The following OpenStack services are monitored:

  • Controller Nodes:

    • httpd.service

    • memcached

    • mongod.service

    • neutron-dhcp-agent.service

    • neutron-l3-agent.service

    • neutron-metadata-agent.service

    • neutron-openvswitch-agent.service

    • neutron-server.service

    • ntpd.service

    • openstack-cinder-api.service

    • openstack-cinder-scheduler.service

    • openstack-glance-api.service

    • openstack-glance-registry.service

    • openstack-heat-api-cfn.service

    • openstack-heat-api-cloudwatch.service

    • openstack-heat-api.service

    • openstack-heat-engine.service

    • openstack-nova-api.service

    • openstack-nova-conductor.service

    • openstack-nova-consoleauth.service

    • openstack-nova-novncproxy.service

    • openstack-nova-scheduler.service

    • openstack-swift-account-auditor.service

    • openstack-swift-account-reaper.service

    • openstack-swift-account-replicator.service

    • openstack-swift-account.service

    • openstack-swift-container-auditor.service

    • openstack-swift-container-replicator.service

    • openstack-swift-container-updater.service

    • openstack-swift-container.service

    • openstack-swift-object-auditor.service

    • openstack-swift-object-replicator.service

    • openstack-swift-object-updater.service

    • openstack-swift-object.service

    • openstack-swift-proxy.service

  • Compute Nodes:

    • ceph-mon.target

    • ceph-radosgw.target

    • ceph.target

    • libvirtd.service

    • neutron-sriov-nic-agent.service

    • neutron-openvswitch-agent.service

    • ntpd.service

    • openstack-nova-compute.service

    • openvswitch.service

  • OSD Compute Nodes:

    • ceph-mon.target

    • ceph-radosgw.target

    • ceph.target

    • libvirtd.service

    • neutron-sriov-nic-agent.service

    • neutron-openvswitch-agent.service

    • ntpd.service

    • openstack-nova-compute.service

    • openvswitch.service

UCS Server Events

UCS Server events are described here:https://www.cisco.com/c/en/us/td/docs/unified_computing/ucs/ts/faults/reference/ErrMess/FaultsIntroduction.html

The following table maps the UCS severities to those within the Ultra M MIB.
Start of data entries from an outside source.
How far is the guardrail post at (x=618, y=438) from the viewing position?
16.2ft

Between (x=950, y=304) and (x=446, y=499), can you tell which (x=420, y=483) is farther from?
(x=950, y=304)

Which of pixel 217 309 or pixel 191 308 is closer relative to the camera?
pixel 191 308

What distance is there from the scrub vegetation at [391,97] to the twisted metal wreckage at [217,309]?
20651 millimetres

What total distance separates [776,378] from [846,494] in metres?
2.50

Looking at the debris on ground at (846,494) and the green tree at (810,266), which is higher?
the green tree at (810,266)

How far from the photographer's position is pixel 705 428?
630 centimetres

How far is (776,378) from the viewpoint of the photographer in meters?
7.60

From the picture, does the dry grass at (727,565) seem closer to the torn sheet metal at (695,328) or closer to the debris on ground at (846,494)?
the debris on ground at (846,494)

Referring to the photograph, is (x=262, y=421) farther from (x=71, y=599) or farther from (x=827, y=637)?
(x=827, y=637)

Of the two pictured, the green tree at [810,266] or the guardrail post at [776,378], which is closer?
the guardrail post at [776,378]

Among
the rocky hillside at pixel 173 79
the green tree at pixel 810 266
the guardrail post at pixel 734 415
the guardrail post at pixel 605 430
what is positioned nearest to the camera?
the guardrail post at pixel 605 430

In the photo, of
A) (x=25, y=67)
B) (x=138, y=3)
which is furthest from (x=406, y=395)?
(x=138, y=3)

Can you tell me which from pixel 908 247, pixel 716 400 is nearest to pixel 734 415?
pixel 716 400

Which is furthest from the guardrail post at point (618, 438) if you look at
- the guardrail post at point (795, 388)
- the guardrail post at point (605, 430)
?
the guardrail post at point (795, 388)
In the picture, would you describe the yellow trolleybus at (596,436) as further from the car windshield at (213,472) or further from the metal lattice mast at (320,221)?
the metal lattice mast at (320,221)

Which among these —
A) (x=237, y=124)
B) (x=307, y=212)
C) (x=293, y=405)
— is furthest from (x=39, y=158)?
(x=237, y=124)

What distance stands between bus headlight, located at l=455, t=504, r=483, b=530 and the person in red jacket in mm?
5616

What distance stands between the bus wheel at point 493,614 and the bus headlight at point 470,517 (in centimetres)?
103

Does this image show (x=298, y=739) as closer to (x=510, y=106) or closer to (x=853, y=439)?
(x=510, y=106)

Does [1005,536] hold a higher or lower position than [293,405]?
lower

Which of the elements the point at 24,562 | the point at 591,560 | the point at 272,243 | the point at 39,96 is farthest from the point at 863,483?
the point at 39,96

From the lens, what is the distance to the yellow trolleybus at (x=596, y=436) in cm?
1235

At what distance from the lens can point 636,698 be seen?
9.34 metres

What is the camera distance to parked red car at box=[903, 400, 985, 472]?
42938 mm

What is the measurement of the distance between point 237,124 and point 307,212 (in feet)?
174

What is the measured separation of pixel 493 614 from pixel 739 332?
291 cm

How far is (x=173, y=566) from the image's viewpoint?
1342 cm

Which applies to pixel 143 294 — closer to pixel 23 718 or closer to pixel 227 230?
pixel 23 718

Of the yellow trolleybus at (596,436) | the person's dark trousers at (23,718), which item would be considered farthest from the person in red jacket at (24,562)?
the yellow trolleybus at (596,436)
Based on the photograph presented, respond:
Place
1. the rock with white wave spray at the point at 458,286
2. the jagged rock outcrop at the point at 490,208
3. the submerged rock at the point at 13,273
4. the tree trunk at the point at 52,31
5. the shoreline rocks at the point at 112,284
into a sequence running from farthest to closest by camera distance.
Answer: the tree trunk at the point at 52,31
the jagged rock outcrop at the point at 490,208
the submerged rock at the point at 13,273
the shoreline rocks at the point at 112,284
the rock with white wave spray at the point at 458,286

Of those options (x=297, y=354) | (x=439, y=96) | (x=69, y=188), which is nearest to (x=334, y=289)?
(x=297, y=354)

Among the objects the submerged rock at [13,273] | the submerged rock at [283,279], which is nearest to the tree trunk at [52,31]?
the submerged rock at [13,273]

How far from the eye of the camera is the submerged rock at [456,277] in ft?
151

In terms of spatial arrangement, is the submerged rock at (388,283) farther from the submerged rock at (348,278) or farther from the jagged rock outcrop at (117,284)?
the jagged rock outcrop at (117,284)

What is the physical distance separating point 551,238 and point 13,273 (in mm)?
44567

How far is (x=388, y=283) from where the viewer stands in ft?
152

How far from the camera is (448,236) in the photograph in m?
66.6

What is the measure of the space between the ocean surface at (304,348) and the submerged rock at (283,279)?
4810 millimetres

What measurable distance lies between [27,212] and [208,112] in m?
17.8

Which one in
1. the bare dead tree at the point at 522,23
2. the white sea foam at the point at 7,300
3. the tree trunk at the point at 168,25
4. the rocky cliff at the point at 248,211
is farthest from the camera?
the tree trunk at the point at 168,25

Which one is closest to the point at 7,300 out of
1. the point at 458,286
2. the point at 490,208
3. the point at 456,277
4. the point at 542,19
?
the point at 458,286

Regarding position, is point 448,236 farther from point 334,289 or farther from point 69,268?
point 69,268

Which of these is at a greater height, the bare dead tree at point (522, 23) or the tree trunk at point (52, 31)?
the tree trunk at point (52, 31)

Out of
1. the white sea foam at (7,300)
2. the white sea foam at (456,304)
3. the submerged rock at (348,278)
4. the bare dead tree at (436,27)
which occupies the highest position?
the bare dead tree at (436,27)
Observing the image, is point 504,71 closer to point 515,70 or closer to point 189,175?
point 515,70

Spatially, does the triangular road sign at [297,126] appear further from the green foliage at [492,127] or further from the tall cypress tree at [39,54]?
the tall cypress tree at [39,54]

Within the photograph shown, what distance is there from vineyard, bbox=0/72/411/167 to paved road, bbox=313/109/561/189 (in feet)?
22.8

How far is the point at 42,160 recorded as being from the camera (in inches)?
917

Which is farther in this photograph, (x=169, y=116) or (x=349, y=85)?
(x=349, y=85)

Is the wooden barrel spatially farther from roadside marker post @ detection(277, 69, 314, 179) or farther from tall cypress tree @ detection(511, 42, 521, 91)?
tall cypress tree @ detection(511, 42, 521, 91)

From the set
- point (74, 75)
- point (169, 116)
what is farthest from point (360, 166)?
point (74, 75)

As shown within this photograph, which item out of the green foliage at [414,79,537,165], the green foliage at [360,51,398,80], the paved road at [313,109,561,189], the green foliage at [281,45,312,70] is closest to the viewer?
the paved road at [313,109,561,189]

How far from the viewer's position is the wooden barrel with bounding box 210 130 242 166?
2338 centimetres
Table 9. UCS Server Severities
UCS Server Severity Ultra M Severity Fault Code

Critical

Critical

hardwareFailure

Info

Informational

hardwareFailure

Major

Major

hardwareFailure

Warning

Alert

hardwareFailure

Alert

Alert

hardwareFailure

Cleared

Informational

Not applicable

UAS Events

Table 10. UAS Events
Failure Type Ultra M Severity Fault Code

UAS Service Failure

Critical

serviceFailure*

UAS Service Recovered

Informational

serviceFailure*

* serviceFailure is used except where the Ultra M Health Monitor is unable to connect to any of the modules. In this case, the fault code is set to networkConnectivity.